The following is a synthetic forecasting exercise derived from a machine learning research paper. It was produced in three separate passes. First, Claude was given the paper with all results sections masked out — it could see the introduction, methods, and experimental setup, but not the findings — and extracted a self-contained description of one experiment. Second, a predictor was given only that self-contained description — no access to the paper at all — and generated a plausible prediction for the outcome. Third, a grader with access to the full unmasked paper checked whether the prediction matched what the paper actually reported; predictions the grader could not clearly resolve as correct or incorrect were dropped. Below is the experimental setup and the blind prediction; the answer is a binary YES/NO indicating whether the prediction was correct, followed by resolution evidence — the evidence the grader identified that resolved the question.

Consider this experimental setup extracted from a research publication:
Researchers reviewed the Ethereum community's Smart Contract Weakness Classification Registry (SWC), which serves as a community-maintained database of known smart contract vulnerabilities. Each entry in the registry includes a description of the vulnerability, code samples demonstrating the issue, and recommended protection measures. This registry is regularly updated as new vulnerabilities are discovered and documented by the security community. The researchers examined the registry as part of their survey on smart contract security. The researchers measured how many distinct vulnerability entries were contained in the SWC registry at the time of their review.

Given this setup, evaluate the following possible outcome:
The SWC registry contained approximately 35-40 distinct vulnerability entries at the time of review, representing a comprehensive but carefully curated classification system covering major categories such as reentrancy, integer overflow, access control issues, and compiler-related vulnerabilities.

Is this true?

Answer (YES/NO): YES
=-=-=-=-=
- [EXERCISE PROMPT]
Output the line holding "Given this setup, evaluate", then every later line through the end of the records above, exactly as given and nothing else.

- [SOLUTION FOR THIS EXERCISE]
Given this setup, evaluate the following possible outcome:
The SWC registry contained approximately 35-40 distinct vulnerability entries at the time of review, representing a comprehensive but carefully curated classification system covering major categories such as reentrancy, integer overflow, access control issues, and compiler-related vulnerabilities.

Is this true?

Answer (YES/NO): YES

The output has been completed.